NVIDIA / spark-rapids-ml

Spark RAPIDS MLlib – accelerate Apache Spark MLlib with GPUs
https://nvidia.github.io/spark-rapids-ml/
Apache License 2.0
64 stars 30 forks source link

Consider using RMM for all device allocations instead of `cudaMalloc` #3

Open cjnolet opened 3 years ago

cjnolet commented 3 years ago

While browsing briefly through the new PCA implementation, I noticed there are still several places where GPU memory is being allocated using cudaMalloc. Throughout this file, for example. In RAPIDS, we replace all calls to cudaMalloc in our code and use rmm to allocate any and all memory.

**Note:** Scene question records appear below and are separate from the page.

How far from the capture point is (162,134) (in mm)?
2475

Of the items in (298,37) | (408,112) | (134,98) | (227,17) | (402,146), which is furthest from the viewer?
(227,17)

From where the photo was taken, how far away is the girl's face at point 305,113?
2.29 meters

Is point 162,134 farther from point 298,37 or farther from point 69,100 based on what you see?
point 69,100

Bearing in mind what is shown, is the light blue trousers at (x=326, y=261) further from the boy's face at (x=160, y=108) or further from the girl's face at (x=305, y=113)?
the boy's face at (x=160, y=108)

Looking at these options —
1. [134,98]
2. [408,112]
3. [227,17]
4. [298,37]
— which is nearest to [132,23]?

There are a few reasons why this is important

  1. A user can set a single pool allocation size and apply it to a single device.
  2. Allocations will be guaranteed to be aligned to 256 byte boundaries.
  3. Every call directly to cudaMalloc imposes a device-wide synchronization. This can be avoided for the entire device when a pool allocator is configured.
  4. Asynchronous streams which are tied to memory allocations can be maintained along with those allocations.
  5. All allocations on each device will be guaranteed to use the same managed memory pool. This can be the source of problems when some allocations are done through RMM and others are done through cudaMalloc

Further, RMM provides an RAII C++ API that makes managing these pointers easier and less prone to memory leaks. By just using the rmm::device_uvector and smart pointers instead of cudaMalloc, the algorithms in this repository will automatically benefit from the items listed above.

wjxiz1992 commented 3 years ago

Thanks for pointing this out Corey! This has been added to the TODO plan. I've been working on a virtual review for the recent release, I will update once I finished the current work.